- _Exercise goal_: Each entry has to be copied exactly, with nothing missed.

Scene-based spatial questions:
• • • • •

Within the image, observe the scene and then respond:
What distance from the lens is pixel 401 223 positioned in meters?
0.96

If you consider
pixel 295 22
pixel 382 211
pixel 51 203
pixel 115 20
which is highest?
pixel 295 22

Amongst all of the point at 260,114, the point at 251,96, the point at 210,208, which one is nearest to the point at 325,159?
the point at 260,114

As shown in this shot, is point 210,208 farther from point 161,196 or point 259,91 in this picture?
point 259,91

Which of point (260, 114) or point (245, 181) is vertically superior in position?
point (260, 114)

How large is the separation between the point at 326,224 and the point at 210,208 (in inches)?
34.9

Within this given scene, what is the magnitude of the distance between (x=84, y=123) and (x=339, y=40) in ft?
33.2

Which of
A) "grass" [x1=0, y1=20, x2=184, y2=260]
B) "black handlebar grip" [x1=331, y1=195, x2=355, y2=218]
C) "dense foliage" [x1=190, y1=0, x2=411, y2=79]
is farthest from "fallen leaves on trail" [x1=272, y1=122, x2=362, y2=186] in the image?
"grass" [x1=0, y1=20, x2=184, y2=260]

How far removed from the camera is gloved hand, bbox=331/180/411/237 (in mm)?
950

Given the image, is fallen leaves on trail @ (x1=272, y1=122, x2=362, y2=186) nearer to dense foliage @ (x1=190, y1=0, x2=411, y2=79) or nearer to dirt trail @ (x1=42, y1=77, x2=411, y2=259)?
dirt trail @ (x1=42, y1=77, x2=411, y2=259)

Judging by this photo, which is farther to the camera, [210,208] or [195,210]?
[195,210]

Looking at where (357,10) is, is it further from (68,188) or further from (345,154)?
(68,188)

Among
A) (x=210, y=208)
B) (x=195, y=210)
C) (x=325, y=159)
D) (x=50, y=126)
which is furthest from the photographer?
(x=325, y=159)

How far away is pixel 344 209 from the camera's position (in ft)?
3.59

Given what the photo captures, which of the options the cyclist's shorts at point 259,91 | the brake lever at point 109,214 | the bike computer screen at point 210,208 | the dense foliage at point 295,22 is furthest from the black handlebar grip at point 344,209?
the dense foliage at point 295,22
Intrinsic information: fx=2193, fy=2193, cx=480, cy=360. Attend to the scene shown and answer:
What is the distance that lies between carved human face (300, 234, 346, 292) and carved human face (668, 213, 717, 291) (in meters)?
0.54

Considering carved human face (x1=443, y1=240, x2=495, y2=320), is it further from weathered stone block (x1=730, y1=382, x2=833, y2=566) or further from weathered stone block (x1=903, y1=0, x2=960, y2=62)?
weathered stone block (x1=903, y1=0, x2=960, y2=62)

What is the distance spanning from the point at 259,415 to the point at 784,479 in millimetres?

• • • • •

- _Output of the exercise_:
Within the image, observe the scene and then respond:
What distance from the lens is pixel 401 223 positioned in meters?
0.96

If you consider
pixel 295 22
pixel 382 211
pixel 51 203
pixel 115 20
which is highest?
pixel 295 22

Amongst all of the point at 260,114, the point at 251,96, the point at 210,208, which one is nearest to the point at 325,159?
the point at 260,114

As shown in this shot, is point 210,208 farther from point 161,196 or point 259,91 in this picture?
point 259,91

Which of point (260, 114) or point (245, 181) is vertically superior in position?
point (260, 114)

How large is the separation between the point at 326,224 and the point at 210,208 (in inches)?
34.9

Within this given scene, what is the magnitude of the distance between (x=84, y=123) and (x=339, y=40) in ft?
33.2

Which of
A) "grass" [x1=0, y1=20, x2=184, y2=260]
B) "black handlebar grip" [x1=331, y1=195, x2=355, y2=218]
C) "dense foliage" [x1=190, y1=0, x2=411, y2=79]
is farthest from "fallen leaves on trail" [x1=272, y1=122, x2=362, y2=186] in the image?
"grass" [x1=0, y1=20, x2=184, y2=260]

How far removed from the camera is gloved hand, bbox=331/180/411/237 (in mm)?
950

Given the image, is fallen leaves on trail @ (x1=272, y1=122, x2=362, y2=186) nearer to dense foliage @ (x1=190, y1=0, x2=411, y2=79) or nearer to dirt trail @ (x1=42, y1=77, x2=411, y2=259)?
dirt trail @ (x1=42, y1=77, x2=411, y2=259)

Judging by this photo, which is farther to the camera, [210,208] or [195,210]?
[195,210]

Looking at where (357,10) is, is it further from (68,188) or further from (345,154)?
(68,188)

Among
A) (x=210, y=208)
B) (x=195, y=210)
C) (x=325, y=159)
D) (x=50, y=126)
which is furthest from the photographer?
(x=325, y=159)

How far away is pixel 344 209 from the camera's position (in ft)?
3.59

Given what the photo captures, which of the options the cyclist's shorts at point 259,91 | the brake lever at point 109,214 | the bike computer screen at point 210,208 | the dense foliage at point 295,22 is furthest from the black handlebar grip at point 344,209?
the dense foliage at point 295,22
Intrinsic information: fx=2193, fy=2193, cx=480, cy=360. Attend to the scene shown and answer:
What is the distance that lies between carved human face (300, 234, 346, 292) and carved human face (668, 213, 717, 291) (in meters)?
0.54

Considering carved human face (x1=443, y1=240, x2=495, y2=320), is it further from weathered stone block (x1=730, y1=382, x2=833, y2=566) or further from weathered stone block (x1=903, y1=0, x2=960, y2=62)?
weathered stone block (x1=903, y1=0, x2=960, y2=62)

What is the distance spanning from the point at 259,415 to the point at 784,479 in millimetres?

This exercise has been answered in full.